(Task material)
==============================
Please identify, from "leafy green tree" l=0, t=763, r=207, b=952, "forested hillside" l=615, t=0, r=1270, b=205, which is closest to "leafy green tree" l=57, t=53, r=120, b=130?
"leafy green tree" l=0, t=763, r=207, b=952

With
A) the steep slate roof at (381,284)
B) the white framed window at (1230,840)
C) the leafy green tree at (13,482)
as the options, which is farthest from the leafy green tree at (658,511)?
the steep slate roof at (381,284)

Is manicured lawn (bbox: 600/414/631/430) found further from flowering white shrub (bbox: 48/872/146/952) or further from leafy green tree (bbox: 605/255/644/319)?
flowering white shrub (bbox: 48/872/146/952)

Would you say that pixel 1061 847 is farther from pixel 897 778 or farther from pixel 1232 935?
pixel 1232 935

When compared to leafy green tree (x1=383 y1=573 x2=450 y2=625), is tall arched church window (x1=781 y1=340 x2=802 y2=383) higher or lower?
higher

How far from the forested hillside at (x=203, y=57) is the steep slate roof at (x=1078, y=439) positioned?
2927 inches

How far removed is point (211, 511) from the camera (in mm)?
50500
==============================
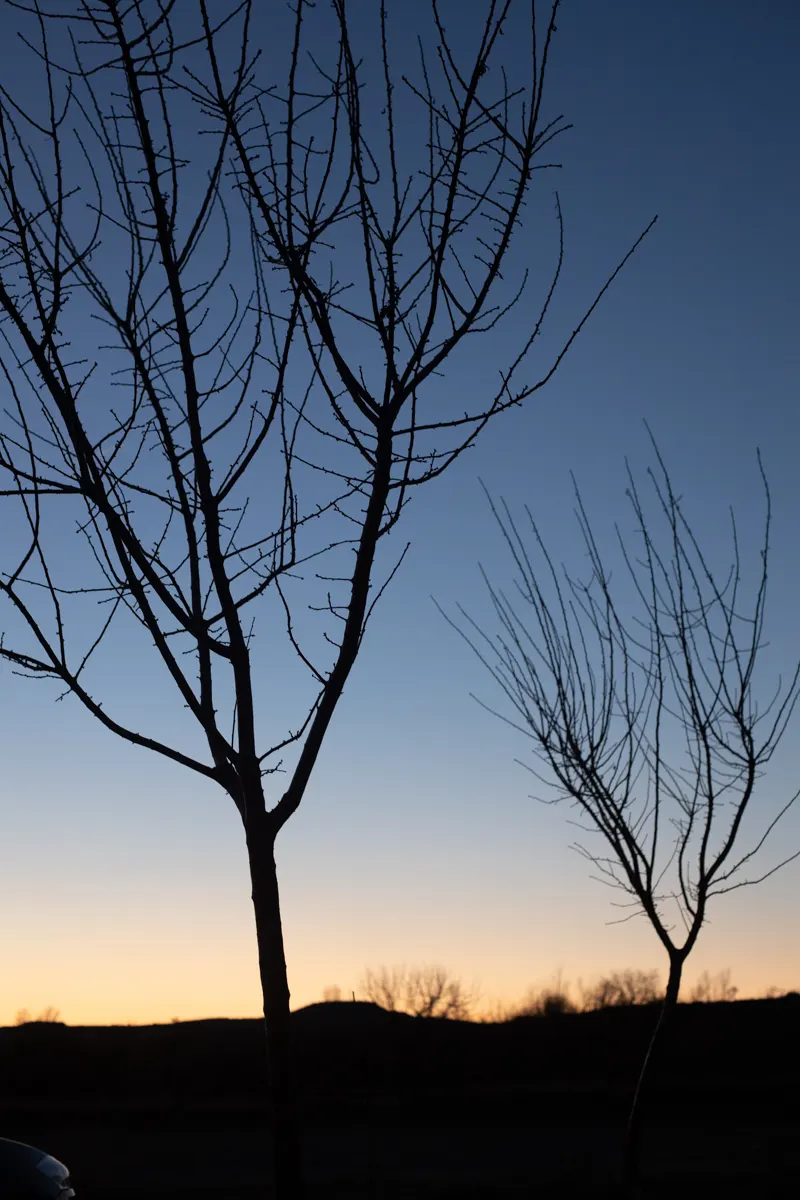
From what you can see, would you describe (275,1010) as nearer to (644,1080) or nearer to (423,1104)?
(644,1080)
==============================
(Exercise objective)
From the listing above, pick out and copy each line that contains the word "slate", with case treated as significant.

(Worked answer)
A) the steep slate roof at (381,284)
the steep slate roof at (381,284)
How far from the forested hillside at (x=203, y=57) is the steep slate roof at (x=1078, y=439) positioned?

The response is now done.